興味のないプレイヤーたちにとってはただの弱小装備である。
「じゃあ私の持ってる〈*ピンクエプロン・フリル〉を貸してあげるから、〈*旧式スクール水着〉と組み合わせたら?」
「どんだけマニアックなんだよ、俺……」
目の前に全身鏡あったせいで想像しちまったじゃねーか。
「いいじゃない。露出は減るんだし、防御率も格段に上がるわよ」
一緒に大事な何かをすり減らしてる気がするのもまた事実だが。
そもそも〈*ピンクエプロン・フリル〉も〈*旧式スクール水着〉もどっちも胴装備だったはずだ。
「ネタ装備とはいえ、私の装備をシイナが着けるなんて精神的に堪えられないかもしれないし?」
「ただのオブジェクトなんだから、汚れたりするわけないだろ」
「それでもヤなの。破られるかもしれないし」
確かに戦闘中破れる可能性もなくはないが、しばらく使えなくなるだけでNPCのメイドに頼めば元通り直すことは可能。特に戦闘スキル以外は網羅している刹那なら、自分で直すことも出来るはずだ。
「あ、でもコレは使わないかも」
装備品に目を通していた刹那が何かをオブジェクト化した。
防具には見えない、というか包帯……?
「なんで包帯なんかあるんだ?」
怪我なんか街に入れば治癒するし、薬や魔法で直すこともできる。わざわざ包帯を巻く必要もなく、時間である程度は自然治癒するようにできているのに。
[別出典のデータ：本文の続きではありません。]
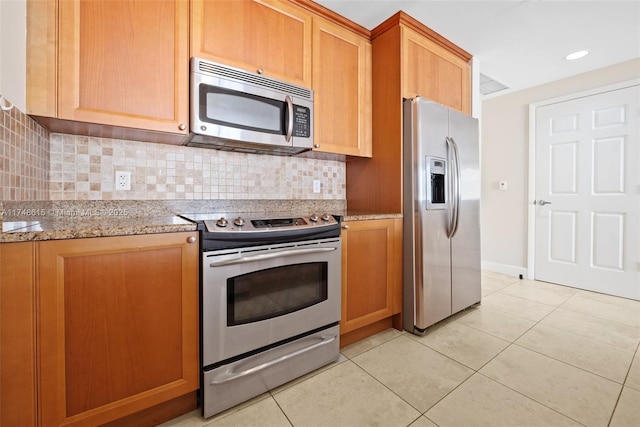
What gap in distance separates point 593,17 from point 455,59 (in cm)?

「一応〈*ホワイト・バンデージ〉っていうアクセサリーね。個性作りの一貫よ。手に巻いたり、口を覆ったり、片目だけ隠したりね。っていうか何でずっとやってるアンタがこんなコト知らないのよ」
防具は実用性の高いものしか使わなかったし、アクセサリーも特に興味なかったからあるにはあっても使ってなかったのだ。
「そう言われると、何度か見たことあるような気がするな……で、これをどうしろと?」
「顔見られなきゃ恥ずかしくないでしょ」
「名前は出てるだろうが!」
頭上を指差す。俺には見えないが、他のプレイヤーからは俺の名前が浮かんで見えるはずだ。
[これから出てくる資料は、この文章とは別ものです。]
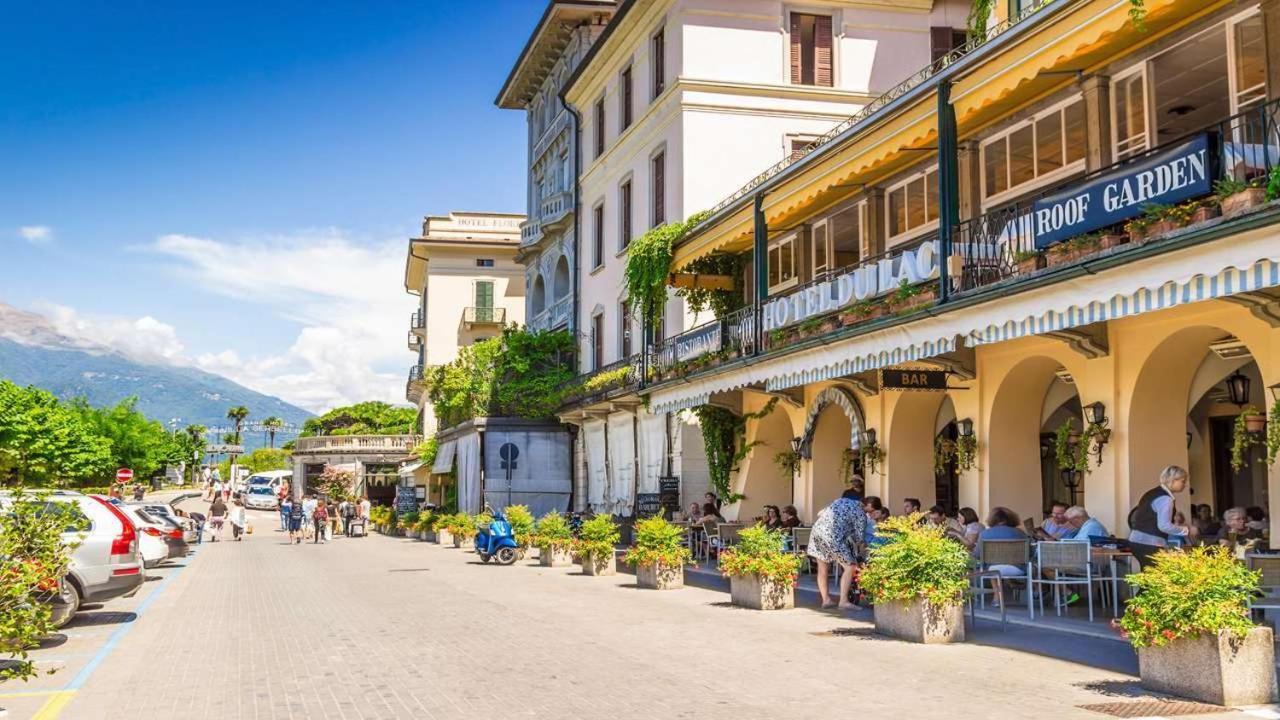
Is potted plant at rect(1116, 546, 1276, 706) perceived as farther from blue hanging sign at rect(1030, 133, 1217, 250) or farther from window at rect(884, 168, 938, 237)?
window at rect(884, 168, 938, 237)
「じゃあもう観念して、その恥ずかしいの着てなさいよ」
「恥ずかしいって認めてるものを人に奨めるな!」
「おとなしくそれ着たら武器はマトモなのをあげるわ。アンタが使えそうな手持ちはないけど、貸し借りなしでおごってあげる」
そう提案してくる刹那はいい顔をしていた。
「それじゃあダメだな、刹那」
その時だった。
俺と刹那の遣り取りを体操座りで聞いていたシンが、ゆらりと妖しげな挙動で突然立ち上がった。
「あぁ?」
刹那の声で一瞬シンの動きが停止する。
しかしシンはそれでもめげず、再びゆっくりと俺に近づき始めた。
「お前はまだ……何もわかっちゃいない。装備ってのはな……露出が多けりゃいいってもんじゃないんだよ」
まるで復活するゾンビのような歩き方で近付いてくるシン。なんか嫌な予感を周囲に植え付けるオーラを出している。
が、言っていることはアホの極みだ。
「お前は知らないんだ……。そう、『絶対領域』という究極の概念の素晴らしさを……――って!?」
ギクリとシンの顔が強張り、言葉が途切れた。その視線はさ迷うことなく、空中のある一点を凝視している。
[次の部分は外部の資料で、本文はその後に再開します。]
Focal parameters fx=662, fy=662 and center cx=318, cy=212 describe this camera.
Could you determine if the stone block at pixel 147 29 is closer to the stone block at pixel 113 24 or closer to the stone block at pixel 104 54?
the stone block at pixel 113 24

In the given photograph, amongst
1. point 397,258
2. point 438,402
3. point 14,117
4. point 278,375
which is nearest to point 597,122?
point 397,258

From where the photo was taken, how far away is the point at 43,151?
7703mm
そして刹那はというとこめかみに青筋を浮かべ、「黙りなさい」と目で語りながら、人差し指をシンの方に向けて突き出していた。
これは彼女との付き合いの中でよく見る光景だ。
おそらくと言わずともほぼ間違いないが、シンの視線を釘付けにしているメッセージウィンドウ。そこには定型文のようにシステム側からこんなメッセージが届いているに違いない。すなわち――
『[刹那]さんから決闘が申し込まれました。規定に従い、提示された決闘のルールを確認することが可能です。
[確認する] [受ける] [拒否する]』
これ以上無いほど分かりやすく、そしてはっきりと強さが分かれる戦い。
「決闘よッ!」
刹那がそう言い放つと同時に、シンが答え代わりに目の前にある承認システムウィンドウに正拳突きを極め、不敵な笑みを浮かべる。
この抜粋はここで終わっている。